7. Why was Adam so happy to have Seth born as a replacement for Abel, when he already had many sons and daughters? (Moses 6:2) 

8. What interesting parallel can you see between the lives of Adam and Abraham? 

9. What do we know about the “book of remembrance” which was evidently kept by our earliest ancestors, and what implications does it have for us?

10. Agree or disagree, and why:  Our personal histories will be to our own posterity what our current standard works are to us. 

11. What would a “pure and undefiled” language be?  One with no swear words?  One with no irregular spelling or complicated rules of grammar?  Since we live in the times of “restitution of all things,” does this mean we’ll eventually have to become bilingual and learn the language of Adam?

12. How many examples can you point to in Moses 6 of the influence of good teaching? 

13. What did the Lord mean in 6:27 when he gave a negative analysis of the people’s eyesight? 

14. How old was Enoch when he complained to the Lord that he was only “a lad” and thus too young to be called on such a mission as the Lord proposed to give him?

15. What significance for missionaries and sacrament meeting speakers may there be in the sequence the Lord outlines in 6:32:  “Open thy mouth, and it shall be filled”? 

16. How is 6:33 similar to but different from Joshua’s famous plea in Joshua 24:15? 

17. What does the word “justify” mean in the Lord’s promise to Enoch in 6:34?

18. Who else do we remember having had experiences similar to those Enoch is recorded as having in Moses 6:36? 

19. How could Enoch keep his emotional balance and maintain any feeling of self-esteem when everyone initially thought him both repulsive and crazy?  (6:37-38)

- DATA EXTRACT:
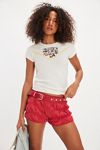 We The Free Wild Country Tee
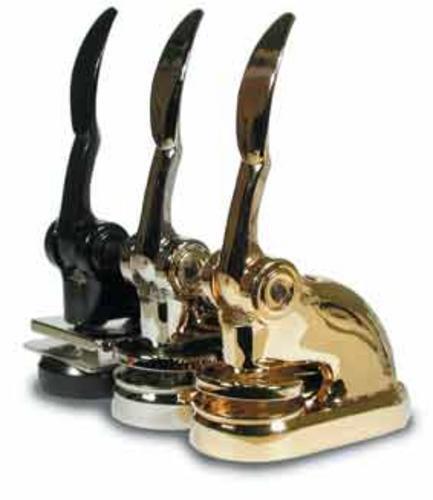 IDEAL vložka DE Lux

- ACTIVITIES:
**1.** Write out the part of the study questions on Moses 6 between "11. What would" and "in Joshua 24:15?", inclusive.
**2.** In one to three sentences, explain why Enoch, according to the study questions on Moses 6, thought himself too young for the mission the Lord proposed to give him.

- TASK-BY-TASK OUTPUTS:
**1.**
11. What would a “pure and undefiled” language be?  One with no swear words?  One with no irregular spelling or complicated rules of grammar?  Since we live in the times of “restitution of all things,” does this mean we’ll eventually have to become bilingual and learn the language of Adam?

12. How many examples can you point to in Moses 6 of the influence of good teaching? 

13. What did the Lord mean in 6:27 when he gave a negative analysis of the people’s eyesight? 

14. How old was Enoch when he complained to the Lord that he was only “a lad” and thus too young to be called on such a mission as the Lord proposed to give him?

15. What significance for missionaries and sacrament meeting speakers may there be in the sequence the Lord outlines in 6:32:  “Open thy mouth, and it shall be filled”? 

16. How is 6:33 similar to but different from Joshua’s famous plea in Joshua 24:15?

**2.** Enoch complained to the Lord that he was only "a lad." For that reason he considered himself too young to be called on such a mission.